TGS’nin,personel ücretleri; THY’nin aynı işi yapan birimine karşı, ½ düşük iken, Havaş ve Çelebi gibi yer hizmetleri konusunda hizmet sunan şirketlere bakıldığında, yüksek kalıyor. TGS’ye; neden THY ortaklığınız varken, ücretlerinizi bu kadar düşük tuttunuz? diye sorduğunuzda, Havaş’ı ve Çelebi’yi örnek veriyorlar. “Kötü, örnek olmaz” dediğimizde de susuyorlar. Bu arada TGS personelinin diğerlerine göre senelik bazda yüksek görünen ücretlerinin ana nedeni TGS’nin senelik 15 maaş uygulamasıdır. Fazla çalıştırmalar,mesai ödemekten kaçınmalar tüm yer hizmetleri şirketlerinde ortak sorunları olarak göze çarpıyor.
Aslına bakacak olursanız; sorun, Havaş ve Çelebi’nin düşük ücret politikalarından kaynaklanıyor. TGS kendi piyasası içerisinde,rakiplerine göre bu düşük ücretlere rağmen hala bir numara. Buradaki yanlış; TGS’den çok Havaş ve Çelebi’de olsa gerek. Yalnız; TGS’ye göre çok daha eski olan Havaş ve Çelebi, kurumsal yapıları gereği, çalışanlar arasında iş barışı ile doğrudan ilgili olan taban-tavan ücret arasını daha adil oturtturmuşken, TGS de ise taban-tavan arası anlamsız bir şekilde çok açık.

Veri kayıtları:
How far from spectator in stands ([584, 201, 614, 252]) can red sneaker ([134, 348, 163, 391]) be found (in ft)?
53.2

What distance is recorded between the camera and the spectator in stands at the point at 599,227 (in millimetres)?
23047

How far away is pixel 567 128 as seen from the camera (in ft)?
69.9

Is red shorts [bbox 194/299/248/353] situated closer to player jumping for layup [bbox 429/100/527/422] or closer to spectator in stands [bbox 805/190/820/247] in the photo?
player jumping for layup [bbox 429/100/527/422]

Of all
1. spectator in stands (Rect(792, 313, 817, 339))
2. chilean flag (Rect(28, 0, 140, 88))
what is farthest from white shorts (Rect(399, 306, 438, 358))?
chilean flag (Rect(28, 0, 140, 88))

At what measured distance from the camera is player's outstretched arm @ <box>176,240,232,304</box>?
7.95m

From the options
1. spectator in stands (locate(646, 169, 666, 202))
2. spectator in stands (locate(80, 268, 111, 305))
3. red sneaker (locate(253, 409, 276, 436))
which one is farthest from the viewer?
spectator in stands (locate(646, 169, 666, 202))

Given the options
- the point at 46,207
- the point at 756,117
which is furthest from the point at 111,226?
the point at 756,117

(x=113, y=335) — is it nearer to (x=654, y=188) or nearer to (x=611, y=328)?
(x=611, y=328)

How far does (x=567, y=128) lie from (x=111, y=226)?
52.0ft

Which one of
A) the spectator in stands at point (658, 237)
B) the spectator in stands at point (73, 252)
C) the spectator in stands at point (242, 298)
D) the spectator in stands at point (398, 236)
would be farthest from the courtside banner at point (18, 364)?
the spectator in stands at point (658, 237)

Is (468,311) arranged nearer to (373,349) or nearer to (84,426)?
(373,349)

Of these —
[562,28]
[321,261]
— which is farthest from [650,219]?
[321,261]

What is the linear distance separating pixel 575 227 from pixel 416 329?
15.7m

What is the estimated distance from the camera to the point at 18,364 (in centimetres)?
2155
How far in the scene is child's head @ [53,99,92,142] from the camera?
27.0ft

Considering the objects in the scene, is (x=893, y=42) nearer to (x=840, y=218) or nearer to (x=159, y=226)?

Kısa alıştırma 1:
Yer hizmetleri ücretleriyle ilgili metinde "TGS’nin,personel ücretleri; THY’nin" ile başlayıp "olarak göze çarpıyor." ifadesine kadar süren bölümü olduğu gibi yazar mısınız?
Kısa alıştırma 2:
Şu ifadeler yer hizmetleri ücretleriyle ilgili metne uyuyor mu? Her biri için evet ya da hayır deyip karar veren sözleri metinden aynen alıntılayın. (a) TGS'de senelik 15 maaş uygulanmaktadır. (b) Havaş ve Çelebi, TGS'den daha yeni şirketlerdir. (c) Fazla çalıştırma yalnızca TGS'ye özgü bir sorundur.
Kısa alıştırma 3:
Yer hizmetleri ücretleriyle ilgili metni kaldığı yerden sürdürür müsünüz?

Alıştırma çıktısı 1:
TGS’nin,personel ücretleri; THY’nin aynı işi yapan birimine karşı, ½ düşük iken, Havaş ve Çelebi gibi yer hizmetleri konusunda hizmet sunan şirketlere bakıldığında, yüksek kalıyor. TGS’ye; neden THY ortaklığınız varken, ücretlerinizi bu kadar düşük tuttunuz? diye sorduğunuzda, Havaş’ı ve Çelebi’yi örnek veriyorlar. “Kötü, örnek olmaz” dediğimizde de susuyorlar. Bu arada TGS personelinin diğerlerine göre senelik bazda yüksek görünen ücretlerinin ana nedeni TGS’nin senelik 15 maaş uygulamasıdır. Fazla çalıştırmalar,mesai ödemekten kaçınmalar tüm yer hizmetleri şirketlerinde ortak sorunları olarak göze çarpıyor.

Alıştırma çıktısı 2:
(a) Evet: "TGS’nin senelik 15 maaş uygulamasıdır"
(b) Hayır: "TGS’ye göre çok daha eski olan Havaş ve Çelebi"
(c) Hayır: "Fazla çalıştırmalar,mesai ödemekten kaçınmalar tüm yer hizmetleri şirketlerinde ortak sorunları olarak göze çarpıyor"

Alıştırma çıktısı 3:
Havayollarının, sayısal bazda en fazla sayıda personel yoğunluğu, ucuş işletme birimlerinde bulunmaktadır. Pilot ve kabin memurları ağırlıklı olan bu birimlerde tam bir cadı kazanı kaynar.
Yazarken bile neresinden başlıyayım diye düşündüğüm bu cadı kazanını, yazım uzun olmasın diye kısaca geçip, ilerleyen zamanlarda daha detaylı irdeliyeceğim.
Tabii ki,sektörün her yerinde geçerli olan haksızlıklar, aynı işi yapanın işe göre değil çalıştığı şirkete göre farklı ücretler alma yanlışlığı, burada had safhada sergileniyor. THY’nin kaptan ve F/O’ları ile özel şirketlerde çalışanları arasında, ücrete dayalı, (THY’nin 16 maaşlık uygulaması nedeniyle) yine çok fark var. Bu fark kabin memurlarında had safhaya çıkıyor.
THY’ye yeni giren bir kabin memuru, ortalama 2000-2500 TL alırken, özel şirketlerde 500-600 Euro’larda. Kıdemler arttıkca rakamlar da şüphesiz artıyor. Bir örnek vermek gerekirse; THY’nin kabin amiri özel şirkette çalışan F/O kadar maaş alabiliyor (16 maaş hesabı ile). Sakın yanlış anlaşılmasın,burada THY personelinin hakkı olan ücreti değil, özel şirketlerimizdeki aynı işi yapan personelinin düşük ücretlerle çalıştırıldığının yanlışını vurgulamaya çalışıyorum.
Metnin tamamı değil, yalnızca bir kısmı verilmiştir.